§ WHAT IS NEEDED: Find the line containing "Of the green" in the material below; copy that line and all following lines exactly.

§ ENTRIES:
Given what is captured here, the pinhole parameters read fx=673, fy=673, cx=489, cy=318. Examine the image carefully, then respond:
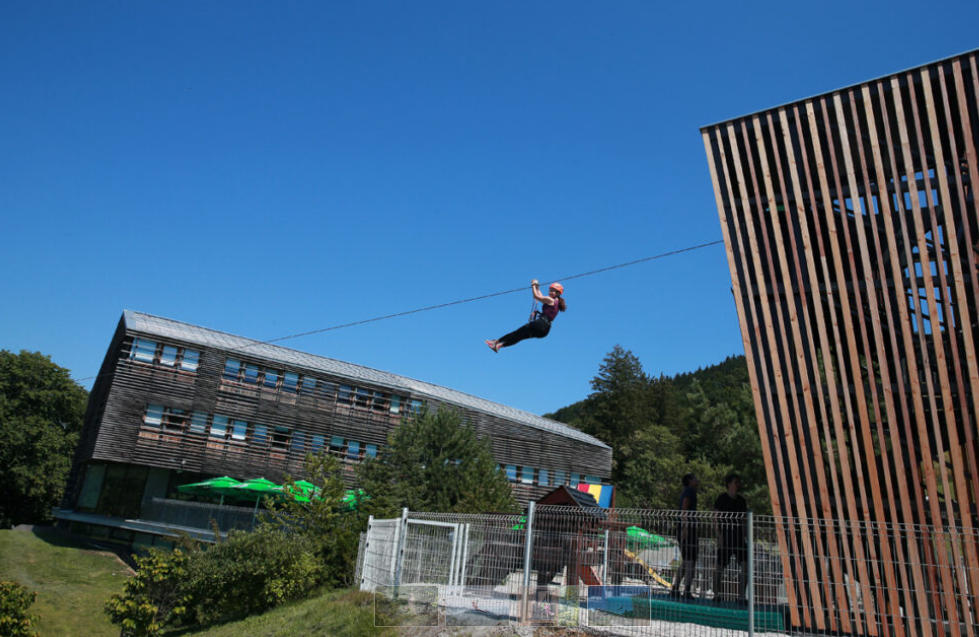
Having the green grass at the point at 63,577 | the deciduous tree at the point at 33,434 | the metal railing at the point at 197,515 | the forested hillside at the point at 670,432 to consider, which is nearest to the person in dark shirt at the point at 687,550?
the metal railing at the point at 197,515

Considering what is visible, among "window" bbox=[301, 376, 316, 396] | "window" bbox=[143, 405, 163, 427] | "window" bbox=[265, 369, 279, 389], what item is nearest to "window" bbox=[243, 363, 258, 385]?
"window" bbox=[265, 369, 279, 389]

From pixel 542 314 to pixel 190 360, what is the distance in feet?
75.8

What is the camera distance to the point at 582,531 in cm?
923

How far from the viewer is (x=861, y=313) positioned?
1034 centimetres

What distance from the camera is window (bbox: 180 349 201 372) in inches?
1131

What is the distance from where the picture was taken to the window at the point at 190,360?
2872 centimetres

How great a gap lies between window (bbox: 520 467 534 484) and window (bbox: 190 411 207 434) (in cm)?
1611

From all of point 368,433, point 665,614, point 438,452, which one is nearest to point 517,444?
point 368,433

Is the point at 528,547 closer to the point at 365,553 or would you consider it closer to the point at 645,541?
the point at 645,541

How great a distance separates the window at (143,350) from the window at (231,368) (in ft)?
9.84

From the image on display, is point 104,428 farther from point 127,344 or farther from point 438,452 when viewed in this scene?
point 438,452

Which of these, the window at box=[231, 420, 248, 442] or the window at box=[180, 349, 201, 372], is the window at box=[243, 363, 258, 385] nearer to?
the window at box=[231, 420, 248, 442]

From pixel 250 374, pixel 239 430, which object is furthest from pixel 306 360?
pixel 239 430

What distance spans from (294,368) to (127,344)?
23.1 ft
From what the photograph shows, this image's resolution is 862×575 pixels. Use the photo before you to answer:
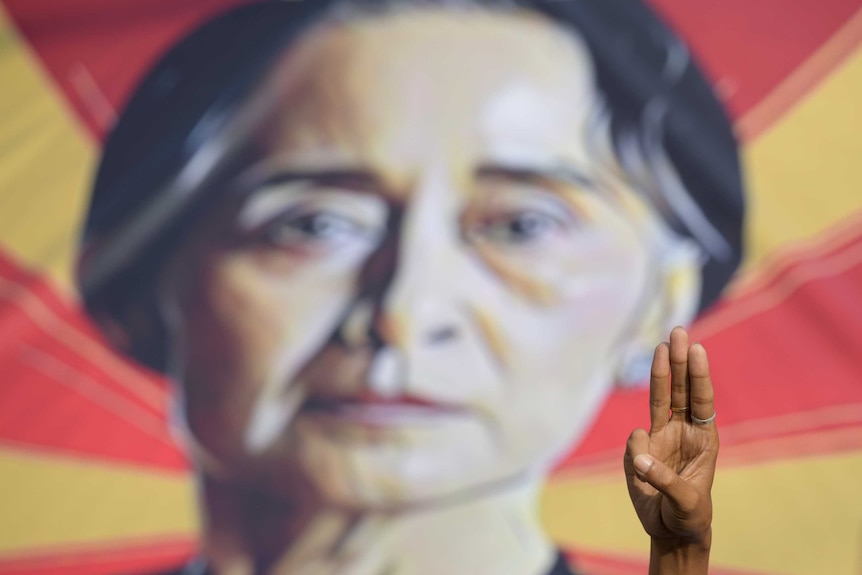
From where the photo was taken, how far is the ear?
2.04 metres

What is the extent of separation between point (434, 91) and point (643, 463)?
1.19 meters

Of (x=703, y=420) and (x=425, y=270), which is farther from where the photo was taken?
(x=425, y=270)

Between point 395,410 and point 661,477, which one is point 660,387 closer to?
point 661,477

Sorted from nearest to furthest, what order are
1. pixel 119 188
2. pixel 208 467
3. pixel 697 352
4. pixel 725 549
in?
pixel 697 352, pixel 725 549, pixel 208 467, pixel 119 188

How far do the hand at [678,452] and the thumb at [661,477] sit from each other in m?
0.01

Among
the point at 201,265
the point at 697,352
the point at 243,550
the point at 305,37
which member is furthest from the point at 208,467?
the point at 697,352

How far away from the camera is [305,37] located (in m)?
2.18

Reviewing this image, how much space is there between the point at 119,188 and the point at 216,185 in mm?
220

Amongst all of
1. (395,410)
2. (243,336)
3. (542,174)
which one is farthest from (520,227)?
(243,336)

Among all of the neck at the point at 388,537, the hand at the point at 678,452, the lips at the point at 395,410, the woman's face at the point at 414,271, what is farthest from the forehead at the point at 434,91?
the hand at the point at 678,452

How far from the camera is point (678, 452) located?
3.92 feet

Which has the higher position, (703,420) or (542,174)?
(703,420)

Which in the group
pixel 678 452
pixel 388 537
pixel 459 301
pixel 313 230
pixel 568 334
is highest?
pixel 678 452

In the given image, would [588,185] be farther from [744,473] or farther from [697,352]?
[697,352]
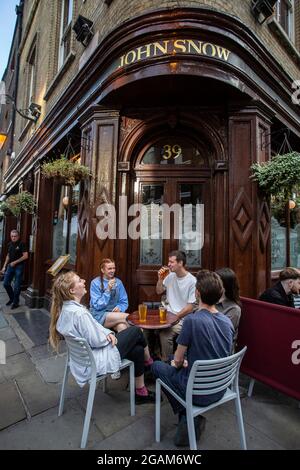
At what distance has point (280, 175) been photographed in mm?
3803

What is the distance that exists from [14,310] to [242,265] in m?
5.66

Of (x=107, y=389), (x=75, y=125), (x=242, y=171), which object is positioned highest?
(x=75, y=125)

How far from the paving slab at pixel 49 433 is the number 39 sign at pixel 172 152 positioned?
13.3 feet

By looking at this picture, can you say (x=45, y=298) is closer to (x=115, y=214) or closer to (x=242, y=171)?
(x=115, y=214)

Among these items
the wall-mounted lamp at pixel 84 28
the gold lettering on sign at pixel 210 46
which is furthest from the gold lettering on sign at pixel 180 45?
the wall-mounted lamp at pixel 84 28

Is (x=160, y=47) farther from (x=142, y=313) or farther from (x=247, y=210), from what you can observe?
(x=142, y=313)

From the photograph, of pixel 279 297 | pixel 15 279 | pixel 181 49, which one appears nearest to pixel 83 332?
pixel 279 297

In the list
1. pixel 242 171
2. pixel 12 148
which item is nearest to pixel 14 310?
pixel 242 171

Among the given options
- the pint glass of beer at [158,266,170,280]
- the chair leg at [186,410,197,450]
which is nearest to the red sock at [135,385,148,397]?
the chair leg at [186,410,197,450]

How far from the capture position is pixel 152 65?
12.4 feet

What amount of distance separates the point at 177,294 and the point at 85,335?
1.45 m

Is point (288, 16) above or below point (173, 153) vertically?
above

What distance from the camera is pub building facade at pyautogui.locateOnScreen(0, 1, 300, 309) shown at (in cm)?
378

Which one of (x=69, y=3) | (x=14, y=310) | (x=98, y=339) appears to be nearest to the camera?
(x=98, y=339)
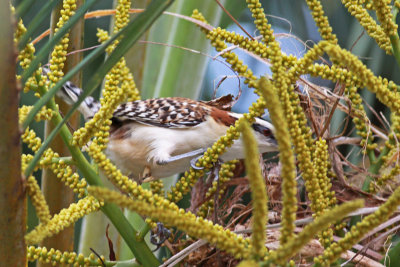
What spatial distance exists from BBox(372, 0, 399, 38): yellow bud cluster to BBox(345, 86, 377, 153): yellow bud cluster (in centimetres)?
11

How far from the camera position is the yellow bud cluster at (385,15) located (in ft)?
2.27

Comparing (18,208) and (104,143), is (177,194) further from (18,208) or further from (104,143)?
(18,208)

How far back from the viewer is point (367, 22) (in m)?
0.74

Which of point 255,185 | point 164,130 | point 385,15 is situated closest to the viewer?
point 255,185

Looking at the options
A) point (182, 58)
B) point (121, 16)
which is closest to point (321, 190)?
point (121, 16)

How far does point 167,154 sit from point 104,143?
0.48 metres

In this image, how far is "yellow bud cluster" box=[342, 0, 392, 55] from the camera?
736mm

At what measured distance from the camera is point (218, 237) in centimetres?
43

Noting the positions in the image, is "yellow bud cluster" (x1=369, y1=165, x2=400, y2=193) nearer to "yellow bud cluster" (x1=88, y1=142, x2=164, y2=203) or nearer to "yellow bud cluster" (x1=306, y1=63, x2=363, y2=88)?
"yellow bud cluster" (x1=306, y1=63, x2=363, y2=88)

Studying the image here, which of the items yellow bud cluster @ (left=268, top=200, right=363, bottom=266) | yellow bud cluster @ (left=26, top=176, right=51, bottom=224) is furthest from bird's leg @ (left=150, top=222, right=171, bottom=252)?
yellow bud cluster @ (left=268, top=200, right=363, bottom=266)

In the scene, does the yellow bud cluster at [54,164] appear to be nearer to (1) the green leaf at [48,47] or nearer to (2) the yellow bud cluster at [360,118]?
(1) the green leaf at [48,47]

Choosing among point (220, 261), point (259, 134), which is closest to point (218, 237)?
point (220, 261)

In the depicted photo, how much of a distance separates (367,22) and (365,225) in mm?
379

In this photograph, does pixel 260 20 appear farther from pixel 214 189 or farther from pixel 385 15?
pixel 214 189
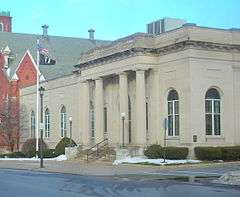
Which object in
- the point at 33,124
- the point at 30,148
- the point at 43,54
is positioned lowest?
the point at 30,148

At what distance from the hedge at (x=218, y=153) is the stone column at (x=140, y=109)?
5.21 metres

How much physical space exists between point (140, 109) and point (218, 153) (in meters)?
7.40

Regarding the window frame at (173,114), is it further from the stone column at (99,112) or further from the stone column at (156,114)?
the stone column at (99,112)

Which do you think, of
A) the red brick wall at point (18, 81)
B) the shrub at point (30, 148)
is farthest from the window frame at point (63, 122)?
the red brick wall at point (18, 81)

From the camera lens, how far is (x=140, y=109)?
44031 mm

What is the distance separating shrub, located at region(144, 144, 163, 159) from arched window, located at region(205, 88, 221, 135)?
149 inches

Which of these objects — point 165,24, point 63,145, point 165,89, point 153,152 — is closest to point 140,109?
point 165,89

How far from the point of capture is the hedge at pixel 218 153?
39.5 meters

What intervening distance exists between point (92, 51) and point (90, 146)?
8350 mm

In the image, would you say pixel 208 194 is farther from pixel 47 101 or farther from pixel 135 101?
pixel 47 101

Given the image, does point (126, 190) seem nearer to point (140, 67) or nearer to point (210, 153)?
point (210, 153)

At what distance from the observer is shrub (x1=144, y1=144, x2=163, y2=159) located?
41.5m

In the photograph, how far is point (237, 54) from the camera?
43344mm

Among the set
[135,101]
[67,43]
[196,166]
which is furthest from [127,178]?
[67,43]
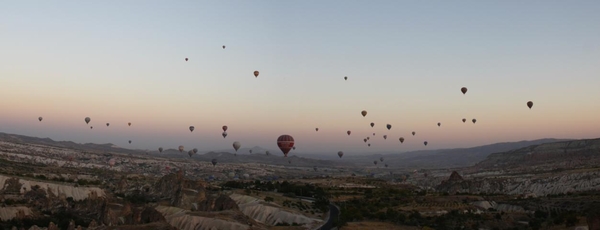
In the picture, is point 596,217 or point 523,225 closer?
point 596,217

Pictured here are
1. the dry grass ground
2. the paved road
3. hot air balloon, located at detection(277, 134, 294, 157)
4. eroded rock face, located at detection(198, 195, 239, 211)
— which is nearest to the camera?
the dry grass ground

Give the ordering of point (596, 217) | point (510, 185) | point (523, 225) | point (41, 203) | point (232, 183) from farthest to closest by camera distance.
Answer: point (510, 185) → point (232, 183) → point (41, 203) → point (523, 225) → point (596, 217)

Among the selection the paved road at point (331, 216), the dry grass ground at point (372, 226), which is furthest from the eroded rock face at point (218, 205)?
the dry grass ground at point (372, 226)

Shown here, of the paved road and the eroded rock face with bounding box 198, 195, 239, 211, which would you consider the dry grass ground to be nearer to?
the paved road

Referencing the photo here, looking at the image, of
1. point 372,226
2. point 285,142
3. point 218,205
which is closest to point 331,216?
point 372,226

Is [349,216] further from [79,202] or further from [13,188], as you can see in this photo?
[13,188]

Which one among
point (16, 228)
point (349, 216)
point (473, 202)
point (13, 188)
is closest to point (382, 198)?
point (473, 202)

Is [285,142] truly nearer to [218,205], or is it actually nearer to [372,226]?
[218,205]

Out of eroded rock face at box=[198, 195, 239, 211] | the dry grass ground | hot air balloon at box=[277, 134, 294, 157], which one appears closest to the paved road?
the dry grass ground

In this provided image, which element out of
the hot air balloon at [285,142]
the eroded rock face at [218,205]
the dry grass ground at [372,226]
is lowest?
the dry grass ground at [372,226]

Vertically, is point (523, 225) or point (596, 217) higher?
point (596, 217)

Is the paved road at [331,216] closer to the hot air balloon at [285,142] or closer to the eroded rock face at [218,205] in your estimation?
the eroded rock face at [218,205]
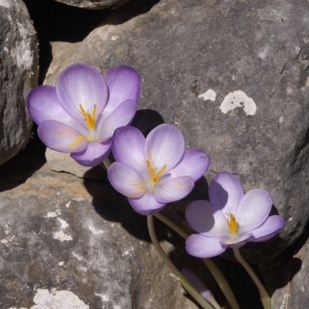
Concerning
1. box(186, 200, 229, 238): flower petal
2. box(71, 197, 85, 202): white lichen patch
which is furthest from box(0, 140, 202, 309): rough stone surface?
box(186, 200, 229, 238): flower petal

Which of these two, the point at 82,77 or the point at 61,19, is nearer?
the point at 82,77

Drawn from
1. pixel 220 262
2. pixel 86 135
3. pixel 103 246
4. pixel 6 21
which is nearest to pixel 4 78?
pixel 6 21

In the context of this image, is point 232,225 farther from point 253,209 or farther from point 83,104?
point 83,104

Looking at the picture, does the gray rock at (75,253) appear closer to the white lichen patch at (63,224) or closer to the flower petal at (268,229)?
the white lichen patch at (63,224)

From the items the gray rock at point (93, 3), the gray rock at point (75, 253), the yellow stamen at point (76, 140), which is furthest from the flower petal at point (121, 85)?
the gray rock at point (75, 253)

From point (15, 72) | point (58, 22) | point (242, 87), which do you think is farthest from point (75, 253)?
point (58, 22)

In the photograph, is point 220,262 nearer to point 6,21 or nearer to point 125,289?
point 125,289

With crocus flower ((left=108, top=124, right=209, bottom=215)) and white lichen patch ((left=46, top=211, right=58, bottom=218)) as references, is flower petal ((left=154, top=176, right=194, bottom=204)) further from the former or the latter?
white lichen patch ((left=46, top=211, right=58, bottom=218))
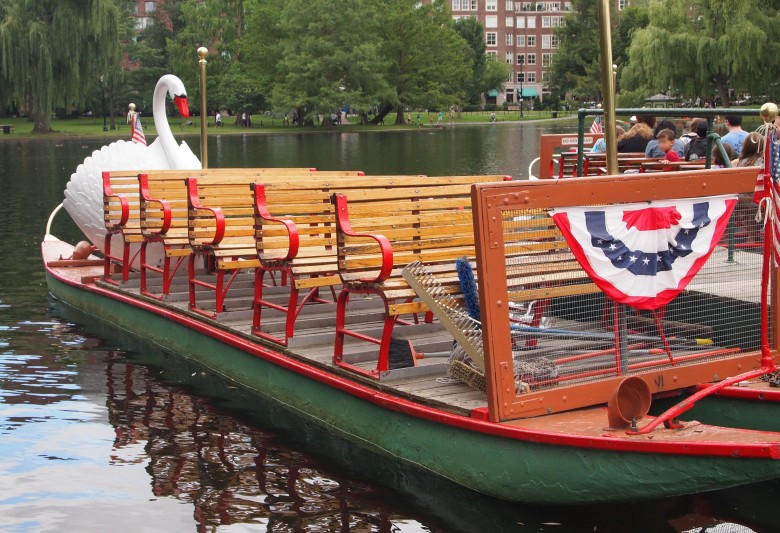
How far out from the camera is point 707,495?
27.3ft

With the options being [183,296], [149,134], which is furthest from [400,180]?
[149,134]

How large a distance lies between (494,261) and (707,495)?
2.38 metres

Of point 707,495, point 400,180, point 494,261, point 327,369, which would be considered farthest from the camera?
point 400,180

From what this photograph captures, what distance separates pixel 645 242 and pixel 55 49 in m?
53.9

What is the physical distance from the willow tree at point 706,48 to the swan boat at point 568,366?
40.3 metres

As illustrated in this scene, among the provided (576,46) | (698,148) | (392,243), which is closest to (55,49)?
(698,148)

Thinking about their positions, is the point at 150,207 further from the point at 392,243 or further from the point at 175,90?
the point at 175,90

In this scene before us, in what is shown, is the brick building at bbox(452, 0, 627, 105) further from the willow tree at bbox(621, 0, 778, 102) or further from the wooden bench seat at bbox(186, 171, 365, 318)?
the wooden bench seat at bbox(186, 171, 365, 318)

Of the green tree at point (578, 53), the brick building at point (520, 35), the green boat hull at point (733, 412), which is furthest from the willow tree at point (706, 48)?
the brick building at point (520, 35)

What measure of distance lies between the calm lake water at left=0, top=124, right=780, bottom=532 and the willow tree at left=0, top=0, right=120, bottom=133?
148 ft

§ ANSWER TO THE TASK:
Of the green tree at point (578, 53), the brick building at point (520, 35), the green boat hull at point (733, 412), which is furthest from the willow tree at point (706, 48)?
the brick building at point (520, 35)

What measure of distance lies between the calm lake water at left=0, top=124, right=780, bottom=532 and the willow tree at left=0, top=0, right=120, bottom=133?
148 ft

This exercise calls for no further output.